O’Brien’s (
Fly Girls) meticulously researched and gripping history of the massive environmental disaster at Love Canal draws readers into the unrest, anxiety, and bewilderment of everyday people discovering their beloved neighborhood is poisoned and deadly. In 1977, residents of a modest blue-collar neighborhood near Niagara Falls, NY, discovered that they were living atop a canal filled with toxic waste (dumped by Hooker Chemical Company 30 years earlier), which was now leaching to the surface and making them sick. O’Brien spotlights two of the residents whose determination and endurance proved extraordinary—Lois Gibbs, a young mother and housewife–turned–ardent environmental activist and organizer; and Luella Kenny, spurred into activism by the grief of losing her young son, who she believed was sickened by Love Canal. They endured years of corporate muscle flexing and of state and federal governmental delays, denials and stonewalling, until President Carter finally issued an emergency order aiding Love Canal’s neighbors to relocate; in 1980, Congress established the Superfund Act.
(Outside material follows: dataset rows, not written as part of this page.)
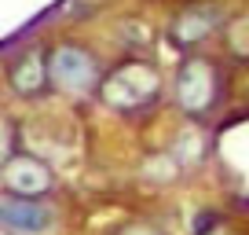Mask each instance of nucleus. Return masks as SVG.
<instances>
[{
  "instance_id": "nucleus-7",
  "label": "nucleus",
  "mask_w": 249,
  "mask_h": 235,
  "mask_svg": "<svg viewBox=\"0 0 249 235\" xmlns=\"http://www.w3.org/2000/svg\"><path fill=\"white\" fill-rule=\"evenodd\" d=\"M8 81H11V88H15L18 96H40V92H48V66H44V52L40 48H33V52H26V55H18L15 63H11V70H8Z\"/></svg>"
},
{
  "instance_id": "nucleus-5",
  "label": "nucleus",
  "mask_w": 249,
  "mask_h": 235,
  "mask_svg": "<svg viewBox=\"0 0 249 235\" xmlns=\"http://www.w3.org/2000/svg\"><path fill=\"white\" fill-rule=\"evenodd\" d=\"M224 26V8L220 4H187L169 26V37L172 44L179 48H195L202 40H209L213 33Z\"/></svg>"
},
{
  "instance_id": "nucleus-9",
  "label": "nucleus",
  "mask_w": 249,
  "mask_h": 235,
  "mask_svg": "<svg viewBox=\"0 0 249 235\" xmlns=\"http://www.w3.org/2000/svg\"><path fill=\"white\" fill-rule=\"evenodd\" d=\"M11 151H15V147H11V129L0 121V158H8Z\"/></svg>"
},
{
  "instance_id": "nucleus-2",
  "label": "nucleus",
  "mask_w": 249,
  "mask_h": 235,
  "mask_svg": "<svg viewBox=\"0 0 249 235\" xmlns=\"http://www.w3.org/2000/svg\"><path fill=\"white\" fill-rule=\"evenodd\" d=\"M220 85H224V78H220L216 63L195 55V59H187V63L176 70L172 96H176L179 110H183L187 118H205L220 103Z\"/></svg>"
},
{
  "instance_id": "nucleus-3",
  "label": "nucleus",
  "mask_w": 249,
  "mask_h": 235,
  "mask_svg": "<svg viewBox=\"0 0 249 235\" xmlns=\"http://www.w3.org/2000/svg\"><path fill=\"white\" fill-rule=\"evenodd\" d=\"M44 66H48V85L62 88L70 96H85L99 85L103 70L95 63V55L88 52L85 44H73V40H62L55 44L52 52L44 55Z\"/></svg>"
},
{
  "instance_id": "nucleus-6",
  "label": "nucleus",
  "mask_w": 249,
  "mask_h": 235,
  "mask_svg": "<svg viewBox=\"0 0 249 235\" xmlns=\"http://www.w3.org/2000/svg\"><path fill=\"white\" fill-rule=\"evenodd\" d=\"M52 206H44L40 198H0V228L18 235H37L44 228H52Z\"/></svg>"
},
{
  "instance_id": "nucleus-8",
  "label": "nucleus",
  "mask_w": 249,
  "mask_h": 235,
  "mask_svg": "<svg viewBox=\"0 0 249 235\" xmlns=\"http://www.w3.org/2000/svg\"><path fill=\"white\" fill-rule=\"evenodd\" d=\"M242 37H246V19H234L231 30H227V48H231V59H234V63L246 59V44H242Z\"/></svg>"
},
{
  "instance_id": "nucleus-1",
  "label": "nucleus",
  "mask_w": 249,
  "mask_h": 235,
  "mask_svg": "<svg viewBox=\"0 0 249 235\" xmlns=\"http://www.w3.org/2000/svg\"><path fill=\"white\" fill-rule=\"evenodd\" d=\"M95 92H99V99L107 107L121 110V114H132V110L150 107L161 96V74L150 63H143V59H128V63L114 66L110 74H103Z\"/></svg>"
},
{
  "instance_id": "nucleus-4",
  "label": "nucleus",
  "mask_w": 249,
  "mask_h": 235,
  "mask_svg": "<svg viewBox=\"0 0 249 235\" xmlns=\"http://www.w3.org/2000/svg\"><path fill=\"white\" fill-rule=\"evenodd\" d=\"M0 180L8 188L11 198H40L55 188V176L40 158L26 155V151H11L4 158V169H0Z\"/></svg>"
}]
</instances>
O’Brien describes the Love Canal crisis as citizen activism meeting politics and power and eventually prevailing, thanks to heroes like the beleaguered but undeterred scientist and civil servant Beverly Paigen, whose investigation of Hooker Chemical was steadily opposed by the New York State health commissioner.
VERDICT This Love Canal story exposes the nation’s utter unpreparedness to respond to that public health crisis and is very timely during the COVID pandemic. This authoritative book deserves a wide audience and should provoke reflection on just how much we have progressed in the 45 years since the Love Canal disaster.